begin RECORDS FOR THIS TASK
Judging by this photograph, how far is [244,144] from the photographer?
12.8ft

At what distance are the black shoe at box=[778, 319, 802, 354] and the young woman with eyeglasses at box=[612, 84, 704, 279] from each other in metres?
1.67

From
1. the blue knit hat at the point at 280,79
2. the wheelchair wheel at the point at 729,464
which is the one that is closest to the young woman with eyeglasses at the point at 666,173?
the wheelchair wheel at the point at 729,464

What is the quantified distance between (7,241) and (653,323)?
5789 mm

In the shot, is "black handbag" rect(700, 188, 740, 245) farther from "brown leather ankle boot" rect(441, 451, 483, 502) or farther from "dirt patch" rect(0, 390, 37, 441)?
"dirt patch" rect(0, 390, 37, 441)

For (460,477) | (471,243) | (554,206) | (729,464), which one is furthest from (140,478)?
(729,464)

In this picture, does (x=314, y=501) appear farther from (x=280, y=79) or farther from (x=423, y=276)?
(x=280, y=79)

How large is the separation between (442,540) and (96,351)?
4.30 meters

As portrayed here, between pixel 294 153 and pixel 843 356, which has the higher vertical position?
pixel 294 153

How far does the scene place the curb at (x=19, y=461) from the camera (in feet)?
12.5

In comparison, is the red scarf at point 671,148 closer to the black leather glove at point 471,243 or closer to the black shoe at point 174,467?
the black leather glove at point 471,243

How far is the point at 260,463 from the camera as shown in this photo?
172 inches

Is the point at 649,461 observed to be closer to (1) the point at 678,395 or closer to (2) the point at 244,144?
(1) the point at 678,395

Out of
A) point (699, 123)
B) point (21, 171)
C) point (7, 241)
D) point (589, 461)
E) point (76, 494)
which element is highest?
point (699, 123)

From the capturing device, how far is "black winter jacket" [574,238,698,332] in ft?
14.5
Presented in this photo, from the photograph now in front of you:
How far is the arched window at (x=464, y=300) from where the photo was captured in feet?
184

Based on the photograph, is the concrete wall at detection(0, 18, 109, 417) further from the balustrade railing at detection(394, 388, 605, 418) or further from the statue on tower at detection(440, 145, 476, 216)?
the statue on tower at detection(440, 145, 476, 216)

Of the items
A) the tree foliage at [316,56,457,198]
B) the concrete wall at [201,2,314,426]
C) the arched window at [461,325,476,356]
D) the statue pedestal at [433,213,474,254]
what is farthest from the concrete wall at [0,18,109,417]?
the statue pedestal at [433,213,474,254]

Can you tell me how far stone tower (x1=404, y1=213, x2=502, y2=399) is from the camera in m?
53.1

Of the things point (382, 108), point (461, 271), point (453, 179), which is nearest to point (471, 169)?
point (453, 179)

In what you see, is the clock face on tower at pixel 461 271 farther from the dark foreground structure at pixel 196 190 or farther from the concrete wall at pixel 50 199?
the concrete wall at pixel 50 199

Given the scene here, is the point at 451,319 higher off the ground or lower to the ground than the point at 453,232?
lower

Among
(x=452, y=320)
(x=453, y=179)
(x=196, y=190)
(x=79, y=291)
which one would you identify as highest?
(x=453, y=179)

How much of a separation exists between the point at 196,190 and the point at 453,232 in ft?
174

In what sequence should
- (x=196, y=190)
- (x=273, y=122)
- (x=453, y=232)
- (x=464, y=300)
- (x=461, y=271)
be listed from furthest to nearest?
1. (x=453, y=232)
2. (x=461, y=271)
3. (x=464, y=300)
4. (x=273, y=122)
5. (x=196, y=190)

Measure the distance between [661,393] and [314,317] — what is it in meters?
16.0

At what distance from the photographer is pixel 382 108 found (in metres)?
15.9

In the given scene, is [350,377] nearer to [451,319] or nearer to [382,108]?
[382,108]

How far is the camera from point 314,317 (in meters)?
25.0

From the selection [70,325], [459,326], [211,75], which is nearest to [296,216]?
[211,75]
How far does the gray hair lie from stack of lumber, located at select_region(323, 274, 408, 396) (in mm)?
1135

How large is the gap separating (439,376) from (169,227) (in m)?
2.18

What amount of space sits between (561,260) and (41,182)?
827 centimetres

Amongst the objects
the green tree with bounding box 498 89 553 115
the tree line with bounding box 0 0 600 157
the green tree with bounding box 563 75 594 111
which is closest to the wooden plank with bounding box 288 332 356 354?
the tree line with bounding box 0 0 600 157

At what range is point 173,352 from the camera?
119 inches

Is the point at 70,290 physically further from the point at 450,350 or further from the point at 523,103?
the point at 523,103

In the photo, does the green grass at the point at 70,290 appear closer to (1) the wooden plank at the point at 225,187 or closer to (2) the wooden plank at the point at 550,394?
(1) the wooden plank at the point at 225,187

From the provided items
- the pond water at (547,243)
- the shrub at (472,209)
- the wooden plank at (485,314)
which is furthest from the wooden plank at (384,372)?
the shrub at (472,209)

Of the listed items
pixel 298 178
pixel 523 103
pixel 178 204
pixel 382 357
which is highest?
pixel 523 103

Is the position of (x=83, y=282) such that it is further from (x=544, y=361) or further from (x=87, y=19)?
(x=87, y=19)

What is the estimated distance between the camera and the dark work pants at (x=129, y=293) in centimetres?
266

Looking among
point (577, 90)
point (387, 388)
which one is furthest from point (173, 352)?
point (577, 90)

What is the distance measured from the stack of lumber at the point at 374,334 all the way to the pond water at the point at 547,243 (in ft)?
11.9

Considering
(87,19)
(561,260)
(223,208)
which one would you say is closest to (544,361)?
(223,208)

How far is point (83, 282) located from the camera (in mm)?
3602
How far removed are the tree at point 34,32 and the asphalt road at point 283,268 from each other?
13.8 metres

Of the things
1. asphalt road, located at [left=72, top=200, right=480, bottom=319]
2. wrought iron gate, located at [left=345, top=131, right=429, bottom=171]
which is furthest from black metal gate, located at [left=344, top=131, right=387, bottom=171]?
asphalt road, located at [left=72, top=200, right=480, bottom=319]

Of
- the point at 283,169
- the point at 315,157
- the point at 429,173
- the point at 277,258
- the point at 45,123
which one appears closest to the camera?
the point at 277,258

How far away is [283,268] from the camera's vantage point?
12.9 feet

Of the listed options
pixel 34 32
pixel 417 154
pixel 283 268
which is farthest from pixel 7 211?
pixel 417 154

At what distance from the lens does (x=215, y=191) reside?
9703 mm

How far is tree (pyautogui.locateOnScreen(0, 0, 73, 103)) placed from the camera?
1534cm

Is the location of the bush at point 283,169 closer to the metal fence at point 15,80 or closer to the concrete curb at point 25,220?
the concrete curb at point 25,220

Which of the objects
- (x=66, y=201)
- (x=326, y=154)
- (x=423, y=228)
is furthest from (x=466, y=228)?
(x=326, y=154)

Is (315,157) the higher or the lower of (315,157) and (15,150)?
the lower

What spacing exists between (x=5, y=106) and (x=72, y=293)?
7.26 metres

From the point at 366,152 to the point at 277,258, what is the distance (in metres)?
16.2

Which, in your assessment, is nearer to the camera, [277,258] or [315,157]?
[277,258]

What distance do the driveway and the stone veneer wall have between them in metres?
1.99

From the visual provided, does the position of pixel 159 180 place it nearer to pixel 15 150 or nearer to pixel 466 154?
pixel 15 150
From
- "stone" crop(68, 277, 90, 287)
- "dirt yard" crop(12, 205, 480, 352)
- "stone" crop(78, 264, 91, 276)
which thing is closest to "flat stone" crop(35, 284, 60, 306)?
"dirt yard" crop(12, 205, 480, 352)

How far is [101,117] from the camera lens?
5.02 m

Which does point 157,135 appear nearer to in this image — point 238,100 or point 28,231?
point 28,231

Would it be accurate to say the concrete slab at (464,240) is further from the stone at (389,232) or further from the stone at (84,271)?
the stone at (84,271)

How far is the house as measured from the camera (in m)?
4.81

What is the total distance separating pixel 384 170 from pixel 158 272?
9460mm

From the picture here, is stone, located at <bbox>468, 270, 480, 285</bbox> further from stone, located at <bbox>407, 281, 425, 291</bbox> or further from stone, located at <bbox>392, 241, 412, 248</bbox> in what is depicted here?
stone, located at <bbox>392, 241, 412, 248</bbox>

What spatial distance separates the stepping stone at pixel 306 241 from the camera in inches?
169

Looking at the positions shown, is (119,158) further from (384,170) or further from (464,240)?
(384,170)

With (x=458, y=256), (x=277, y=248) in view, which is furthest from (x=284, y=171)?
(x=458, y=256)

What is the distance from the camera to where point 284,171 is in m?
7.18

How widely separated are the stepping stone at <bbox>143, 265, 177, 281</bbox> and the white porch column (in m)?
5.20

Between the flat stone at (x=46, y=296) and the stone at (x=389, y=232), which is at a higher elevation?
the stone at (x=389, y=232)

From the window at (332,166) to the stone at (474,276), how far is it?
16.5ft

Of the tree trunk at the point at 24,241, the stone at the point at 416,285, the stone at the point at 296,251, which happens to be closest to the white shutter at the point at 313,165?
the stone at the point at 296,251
end RECORDS FOR THIS TASK
_WHAT IS EXPECTED_.
Print everything from the line containing "Considering" down to the line containing "13.8 metres", both included, reproducing each line without any change.

_PROBLEM SOLUTION_.
Considering
(87,19)
(561,260)
(223,208)
which one would you say is closest to (544,361)?
(223,208)

How far is point (83, 282) located from the camera (in mm)?
3602
How far removed are the tree at point 34,32 and the asphalt road at point 283,268 from each other?
13.8 metres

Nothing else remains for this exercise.